**Your objective**
Put the lines below into a JSON list of strings, one string per line and no blank lines, starting with the line that contains "From the alternatives" and going through the last line.

**Supplied material**
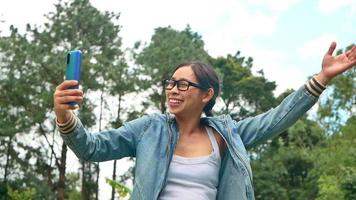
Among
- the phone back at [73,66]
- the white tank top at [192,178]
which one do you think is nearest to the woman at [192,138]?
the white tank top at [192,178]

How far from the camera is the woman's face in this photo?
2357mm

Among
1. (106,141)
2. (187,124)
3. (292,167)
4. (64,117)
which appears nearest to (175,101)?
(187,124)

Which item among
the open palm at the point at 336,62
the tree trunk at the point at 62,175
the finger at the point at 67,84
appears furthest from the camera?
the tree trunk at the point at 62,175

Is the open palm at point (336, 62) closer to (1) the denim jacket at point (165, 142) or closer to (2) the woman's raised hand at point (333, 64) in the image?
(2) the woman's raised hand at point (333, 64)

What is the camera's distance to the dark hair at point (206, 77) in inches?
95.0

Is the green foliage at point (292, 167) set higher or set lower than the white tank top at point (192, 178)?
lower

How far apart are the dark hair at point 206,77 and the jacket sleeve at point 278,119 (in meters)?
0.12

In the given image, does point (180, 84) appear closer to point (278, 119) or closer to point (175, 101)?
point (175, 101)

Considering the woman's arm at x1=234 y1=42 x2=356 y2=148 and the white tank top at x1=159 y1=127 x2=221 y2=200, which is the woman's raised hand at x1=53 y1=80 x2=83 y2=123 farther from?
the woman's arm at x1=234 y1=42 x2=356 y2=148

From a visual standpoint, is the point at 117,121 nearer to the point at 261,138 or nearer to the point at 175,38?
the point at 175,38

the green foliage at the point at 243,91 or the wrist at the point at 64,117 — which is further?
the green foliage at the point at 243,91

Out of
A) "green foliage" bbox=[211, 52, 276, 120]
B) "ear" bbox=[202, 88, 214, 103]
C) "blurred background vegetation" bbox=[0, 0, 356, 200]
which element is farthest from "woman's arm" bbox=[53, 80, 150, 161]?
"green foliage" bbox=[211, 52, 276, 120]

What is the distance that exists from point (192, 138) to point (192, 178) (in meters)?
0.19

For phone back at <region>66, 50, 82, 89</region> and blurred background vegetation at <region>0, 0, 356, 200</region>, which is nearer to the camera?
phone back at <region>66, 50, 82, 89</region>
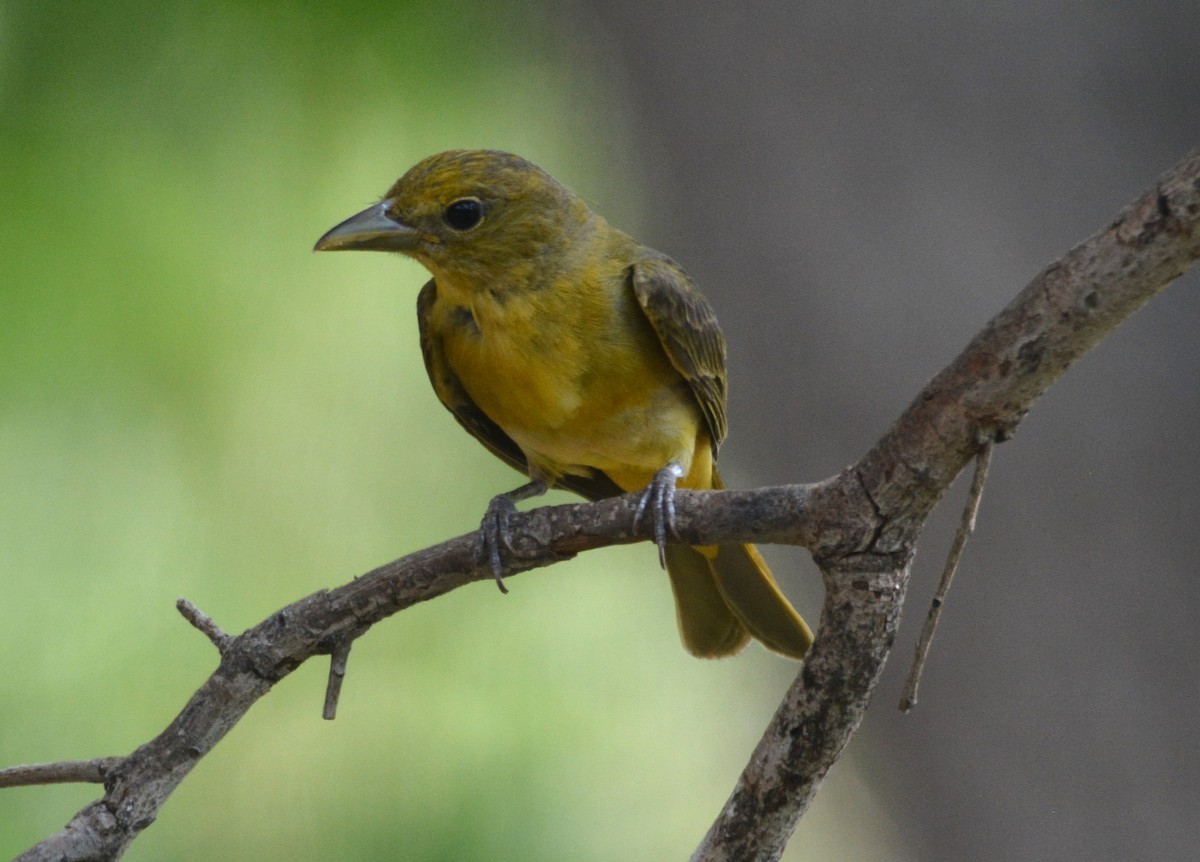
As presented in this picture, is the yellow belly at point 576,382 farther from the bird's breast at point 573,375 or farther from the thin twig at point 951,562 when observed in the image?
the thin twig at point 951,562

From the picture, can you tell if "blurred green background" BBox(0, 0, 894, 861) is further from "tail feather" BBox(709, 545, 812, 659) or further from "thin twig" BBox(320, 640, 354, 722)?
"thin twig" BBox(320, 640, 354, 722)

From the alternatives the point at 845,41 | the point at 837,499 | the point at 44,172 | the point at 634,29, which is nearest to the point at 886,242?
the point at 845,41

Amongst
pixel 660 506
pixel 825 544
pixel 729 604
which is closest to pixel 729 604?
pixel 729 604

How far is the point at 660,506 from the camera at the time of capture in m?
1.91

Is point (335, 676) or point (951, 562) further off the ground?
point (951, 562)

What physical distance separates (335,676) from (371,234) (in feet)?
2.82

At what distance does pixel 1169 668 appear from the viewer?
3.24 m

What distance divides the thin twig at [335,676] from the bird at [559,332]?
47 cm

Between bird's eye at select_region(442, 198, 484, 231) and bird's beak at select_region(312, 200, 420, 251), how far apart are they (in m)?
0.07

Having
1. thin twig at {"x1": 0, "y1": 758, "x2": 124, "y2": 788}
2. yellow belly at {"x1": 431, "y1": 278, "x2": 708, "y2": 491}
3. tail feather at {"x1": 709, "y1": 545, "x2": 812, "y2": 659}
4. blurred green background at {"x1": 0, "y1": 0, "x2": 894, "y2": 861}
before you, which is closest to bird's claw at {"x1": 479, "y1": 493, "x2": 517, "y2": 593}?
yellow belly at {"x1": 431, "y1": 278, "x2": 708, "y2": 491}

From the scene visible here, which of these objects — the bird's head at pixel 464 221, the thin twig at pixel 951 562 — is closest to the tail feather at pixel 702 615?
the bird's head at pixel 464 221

**Answer for the task**
[
  "From the alternatives the point at 845,41 | the point at 837,499 | the point at 44,172 | the point at 634,29, which is nearest to the point at 886,242?",
  "the point at 845,41",
  "Amongst",
  "pixel 660 506",
  "pixel 825 544",
  "pixel 729 604",
  "which is closest to pixel 729 604?",
  "pixel 729 604",
  "How far is the point at 660,506 from the camera at the time of capture in m?",
  "1.91",
  "Is point (335, 676) or point (951, 562) further off the ground?",
  "point (951, 562)",
  "What physical distance separates (335,676) from (371,234) (in feet)?",
  "2.82",
  "At what distance does pixel 1169 668 appear from the viewer?",
  "3.24 m",
  "What distance divides the thin twig at [335,676] from the bird at [559,332]?",
  "47 cm",
  "Between bird's eye at select_region(442, 198, 484, 231) and bird's beak at select_region(312, 200, 420, 251), how far apart are they (in m)?",
  "0.07",
  "Having",
  "1. thin twig at {\"x1\": 0, \"y1\": 758, \"x2\": 124, \"y2\": 788}",
  "2. yellow belly at {\"x1\": 431, \"y1\": 278, \"x2\": 708, \"y2\": 491}",
  "3. tail feather at {\"x1\": 709, \"y1\": 545, \"x2\": 812, \"y2\": 659}",
  "4. blurred green background at {\"x1\": 0, \"y1\": 0, \"x2\": 894, \"y2\": 861}",
  "before you, which is closest to bird's claw at {\"x1\": 479, \"y1\": 493, \"x2\": 517, \"y2\": 593}?",
  "yellow belly at {\"x1\": 431, \"y1\": 278, \"x2\": 708, \"y2\": 491}",
  "From the scene visible here, which of these objects — the bird's head at pixel 464 221, the thin twig at pixel 951 562 — is closest to the tail feather at pixel 702 615?",
  "the bird's head at pixel 464 221"
]